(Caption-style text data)
+--

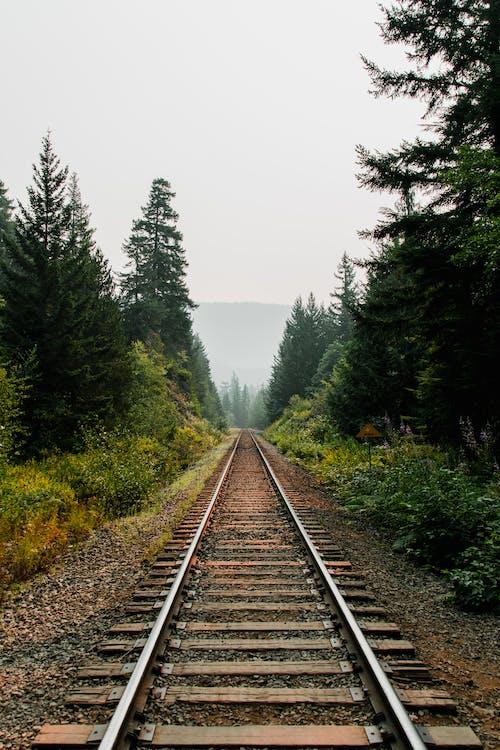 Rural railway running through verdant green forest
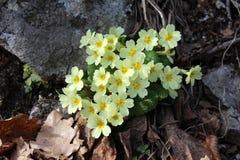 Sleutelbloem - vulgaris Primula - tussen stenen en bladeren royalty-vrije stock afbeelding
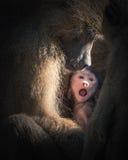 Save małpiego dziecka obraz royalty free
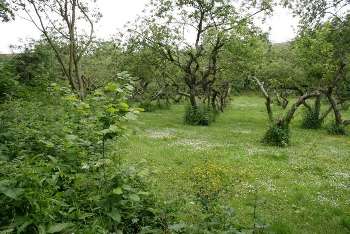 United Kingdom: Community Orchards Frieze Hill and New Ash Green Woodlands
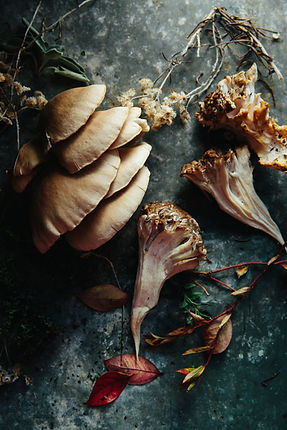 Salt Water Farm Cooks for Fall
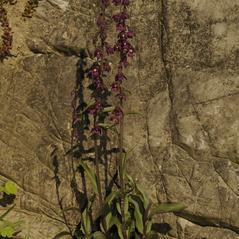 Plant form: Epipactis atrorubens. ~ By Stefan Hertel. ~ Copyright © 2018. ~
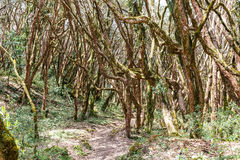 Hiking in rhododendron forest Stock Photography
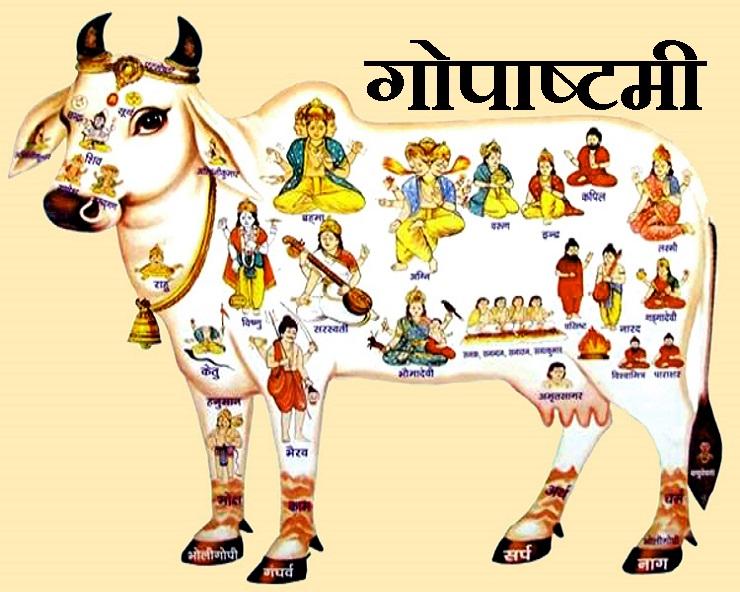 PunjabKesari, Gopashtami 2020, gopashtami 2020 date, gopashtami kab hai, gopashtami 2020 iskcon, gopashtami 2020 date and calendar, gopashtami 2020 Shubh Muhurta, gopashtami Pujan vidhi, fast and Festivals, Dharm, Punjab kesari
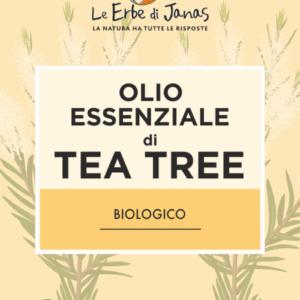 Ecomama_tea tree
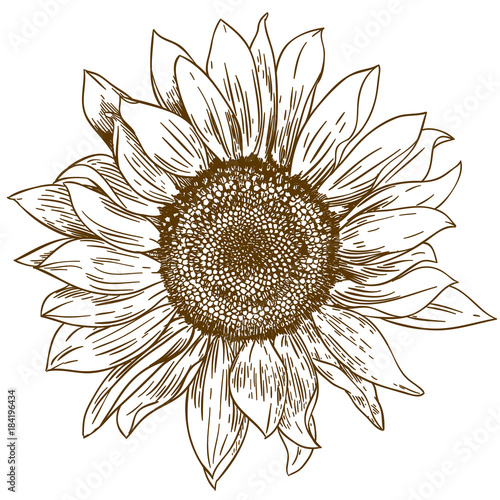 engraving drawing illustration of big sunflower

+--

→ **Description of the task**
Once you find the line with "Ecomama_tea tree", restate it and every later line of the data word for word, excluding the pictures.

→ **Problem solution**
 Ecomama_tea tree
 engraving drawing illustration of big sunflower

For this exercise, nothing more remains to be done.